### [REQUESTS]
1. In the Senate floor speech, edit the part that opens with the words containing "At first they" and closes with "for an answer." so that "Democratic leader" stands in place of "majority leader", and give that part again.
2. Condense the paragraph of the Senate floor speech that begins "The fact is, Democrats cannot act" into a shorter version that keeps its main facts.

### [EXCERPT TO READ]
Free Flow of Information Act of 2007--Motion to Proceed--Continued

Floor Speech

Date: July 30, 2008
Location: Washington, DC


FREE FLOW OF INFORMATION ACT OF 2007--MOTION TO PROCEED--Continued -- (Senate - July 30, 2008)

BREAK IN TRANSCRIPT

Mr. MENENDEZ. Mr. President, I heard President Bush's statement at the White House today, and I have to be very blunt. I think the President must think the American people are stupid. For 7 1/2 years we have had two oilmen in the White House, with Republican majorities in Congress for 6 years, and we have seen gas prices go from $1.46 when President Bush took office to over $4--to about $4 now; it went over $4 at one point--per gallon. Now he would have us believe, after that 7 1/2 years--Republican majorities for 6 of those 7 1/2 years and having the oil industry write the energy policy with Vice President Cheney in the White House--now he would have us believe, in fact, that we are responsible for this.

It is a good lawyer's game. When you don't have the facts on your side, when you don't have the law on your side, you pound on the table and create a diversion. That is what they have done--tried to create a diversion. The American people are a lot smarter than that.

The fact is, Democrats cannot act as we want to on the energy crisis because the Republican Party simply won't allow us. We have a slim majority in the Senate, and by Senate rules, the Republicans can filibuster to require us to get 60 votes for anything. That really means, in essence, for those watching, they have the ability to block any legislation they want, and they have used that power to the hilt. Over 90 times they have used this procedural tactic to block much needed legislation. Even though we are in the midst of an energy crisis, they are still blocking everything.

At first they said they were blocking us from our work because they wanted a vote on opening our shores to oil drilling--something I don't support--but the majority leader said OK. We will give you a vote on opening our shores to oil drilling.

Then the Republicans said: Oh, that is not good enough either. Instead, they claimed to want to vote on opening the shores to oil drilling, a vote on nuclear power, a vote on oil shale development, a vote on their larger package of proposals, and guess what. The majority leader said earlier this week: OK, you can have a vote on all of that. Yet, somehow, every time the majority leader offers the other side votes on exactly what they want, they keep saying that is not good enough. They simply won't take yes for an answer.

An excerpt from a dataset
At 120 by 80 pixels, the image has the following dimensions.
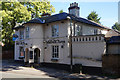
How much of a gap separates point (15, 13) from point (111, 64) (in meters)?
20.5

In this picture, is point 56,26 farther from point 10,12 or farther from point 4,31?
point 4,31

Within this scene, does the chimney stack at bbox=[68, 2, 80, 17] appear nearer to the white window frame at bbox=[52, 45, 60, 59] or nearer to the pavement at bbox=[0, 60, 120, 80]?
the white window frame at bbox=[52, 45, 60, 59]

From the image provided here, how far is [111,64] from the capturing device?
12836 mm

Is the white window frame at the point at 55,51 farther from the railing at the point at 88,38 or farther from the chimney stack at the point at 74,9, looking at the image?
the chimney stack at the point at 74,9

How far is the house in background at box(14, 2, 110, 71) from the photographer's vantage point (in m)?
14.2

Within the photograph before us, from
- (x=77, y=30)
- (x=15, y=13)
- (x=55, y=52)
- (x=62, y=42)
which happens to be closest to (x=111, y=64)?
(x=62, y=42)

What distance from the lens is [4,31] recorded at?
27672 millimetres

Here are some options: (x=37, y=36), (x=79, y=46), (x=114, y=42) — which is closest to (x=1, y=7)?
(x=37, y=36)

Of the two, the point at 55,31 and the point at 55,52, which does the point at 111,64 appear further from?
the point at 55,31

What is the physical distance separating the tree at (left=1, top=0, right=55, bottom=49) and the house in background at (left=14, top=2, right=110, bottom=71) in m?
6.68

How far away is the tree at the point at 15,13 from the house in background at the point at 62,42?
263 inches

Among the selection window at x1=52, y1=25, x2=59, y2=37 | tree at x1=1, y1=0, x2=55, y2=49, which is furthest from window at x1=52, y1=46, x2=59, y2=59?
tree at x1=1, y1=0, x2=55, y2=49

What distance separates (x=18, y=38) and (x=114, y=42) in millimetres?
15550

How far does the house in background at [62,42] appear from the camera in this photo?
14188 millimetres
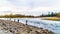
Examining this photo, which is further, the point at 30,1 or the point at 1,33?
the point at 30,1

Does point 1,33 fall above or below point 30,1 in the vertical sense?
below

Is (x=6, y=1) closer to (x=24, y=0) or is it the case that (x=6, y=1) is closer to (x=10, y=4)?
(x=10, y=4)

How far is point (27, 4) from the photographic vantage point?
6934mm

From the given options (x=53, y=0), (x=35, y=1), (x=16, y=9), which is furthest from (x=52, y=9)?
(x=16, y=9)

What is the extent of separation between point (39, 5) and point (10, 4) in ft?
3.89

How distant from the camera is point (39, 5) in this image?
6992 millimetres

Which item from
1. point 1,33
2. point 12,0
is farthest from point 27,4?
point 1,33

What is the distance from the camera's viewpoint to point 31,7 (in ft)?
23.1

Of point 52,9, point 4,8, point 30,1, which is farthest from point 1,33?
point 52,9

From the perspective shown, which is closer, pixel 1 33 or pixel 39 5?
pixel 1 33

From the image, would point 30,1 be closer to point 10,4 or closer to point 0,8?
point 10,4

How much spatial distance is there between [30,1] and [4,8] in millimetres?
1118

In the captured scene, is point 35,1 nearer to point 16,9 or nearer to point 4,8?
point 16,9

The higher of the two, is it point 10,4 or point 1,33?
point 10,4
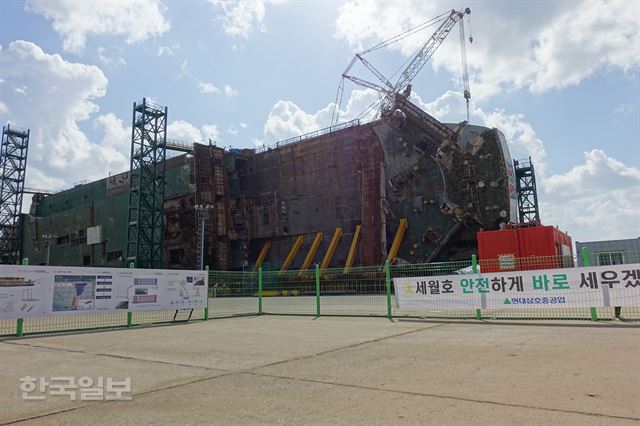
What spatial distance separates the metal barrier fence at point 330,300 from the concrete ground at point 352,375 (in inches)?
63.0

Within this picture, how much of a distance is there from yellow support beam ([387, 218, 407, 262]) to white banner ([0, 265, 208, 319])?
99.4 feet

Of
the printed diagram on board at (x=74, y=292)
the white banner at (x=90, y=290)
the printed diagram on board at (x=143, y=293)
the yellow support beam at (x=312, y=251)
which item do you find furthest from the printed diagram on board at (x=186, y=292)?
the yellow support beam at (x=312, y=251)

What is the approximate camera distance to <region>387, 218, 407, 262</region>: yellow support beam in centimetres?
4472

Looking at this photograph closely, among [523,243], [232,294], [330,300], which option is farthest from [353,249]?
[330,300]

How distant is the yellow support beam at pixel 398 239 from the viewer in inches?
1761

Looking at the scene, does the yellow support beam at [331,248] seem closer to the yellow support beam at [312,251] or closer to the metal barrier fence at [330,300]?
the yellow support beam at [312,251]

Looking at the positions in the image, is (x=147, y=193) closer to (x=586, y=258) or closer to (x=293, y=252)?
(x=293, y=252)

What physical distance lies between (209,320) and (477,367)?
38.3 ft

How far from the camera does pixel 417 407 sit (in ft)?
15.7

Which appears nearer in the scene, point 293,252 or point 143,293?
point 143,293

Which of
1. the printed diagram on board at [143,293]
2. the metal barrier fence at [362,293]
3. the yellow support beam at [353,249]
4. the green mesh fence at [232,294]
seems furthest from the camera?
the yellow support beam at [353,249]

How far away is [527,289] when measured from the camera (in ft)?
40.8

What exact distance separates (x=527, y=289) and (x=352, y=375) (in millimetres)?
7866

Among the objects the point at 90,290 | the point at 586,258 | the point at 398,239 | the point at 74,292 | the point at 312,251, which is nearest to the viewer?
the point at 586,258
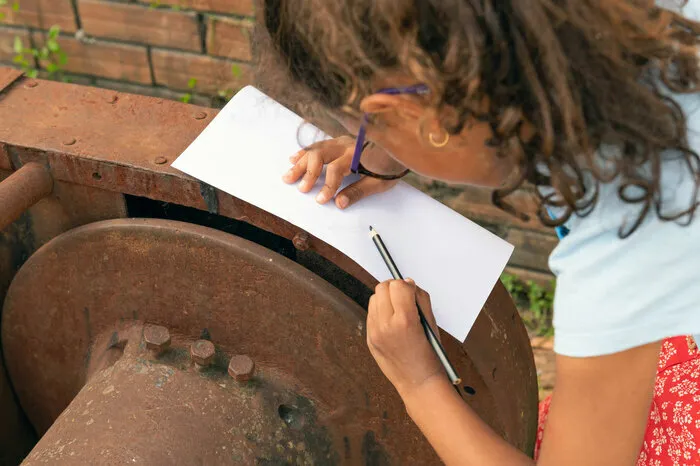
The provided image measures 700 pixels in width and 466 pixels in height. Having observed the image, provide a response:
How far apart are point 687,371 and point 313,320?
1.75ft

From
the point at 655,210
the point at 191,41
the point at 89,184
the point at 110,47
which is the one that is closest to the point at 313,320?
the point at 89,184

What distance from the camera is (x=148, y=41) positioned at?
2301mm

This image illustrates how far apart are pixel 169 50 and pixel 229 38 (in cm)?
20

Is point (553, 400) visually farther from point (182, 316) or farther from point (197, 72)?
point (197, 72)

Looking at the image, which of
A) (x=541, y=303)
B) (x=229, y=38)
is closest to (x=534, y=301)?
(x=541, y=303)

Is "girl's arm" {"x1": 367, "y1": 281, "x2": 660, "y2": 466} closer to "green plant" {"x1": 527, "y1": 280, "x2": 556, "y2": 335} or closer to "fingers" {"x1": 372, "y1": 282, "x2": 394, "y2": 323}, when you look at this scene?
"fingers" {"x1": 372, "y1": 282, "x2": 394, "y2": 323}

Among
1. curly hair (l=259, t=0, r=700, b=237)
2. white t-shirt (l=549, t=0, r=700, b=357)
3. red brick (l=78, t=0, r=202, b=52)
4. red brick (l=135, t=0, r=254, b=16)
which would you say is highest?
curly hair (l=259, t=0, r=700, b=237)

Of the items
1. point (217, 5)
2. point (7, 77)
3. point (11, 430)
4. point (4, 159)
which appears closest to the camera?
point (4, 159)

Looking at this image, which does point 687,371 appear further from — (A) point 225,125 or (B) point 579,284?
(A) point 225,125

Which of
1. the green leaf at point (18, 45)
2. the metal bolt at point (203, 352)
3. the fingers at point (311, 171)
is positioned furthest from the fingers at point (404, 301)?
the green leaf at point (18, 45)

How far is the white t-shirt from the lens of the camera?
32.0 inches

### [ANSWERS IN ORDER]
1.
At first they said they were blocking us from our work because they wanted a vote on opening our shores to oil drilling--something I don't support--but the Democratic leader said OK. We will give you a vote on opening our shores to oil drilling.

Then the Republicans said: Oh, that is not good enough either. Instead, they claimed to want to vote on opening the shores to oil drilling, a vote on nuclear power, a vote on oil shale development, a vote on their larger package of proposals, and guess what. The Democratic leader said earlier this week: OK, you can have a vote on all of that. Yet, somehow, every time the Democratic leader offers the other side votes on exactly what they want, they keep saying that is not good enough. They simply won't take yes for an answer.

2. Democrats cannot act as we want on the energy crisis because Republicans won't allow it. With our slim Senate majority, Republicans can filibuster to force a 60-vote requirement, letting them block any legislation they want. They have used this tactic over 90 times and are still blocking everything, even during an energy crisis.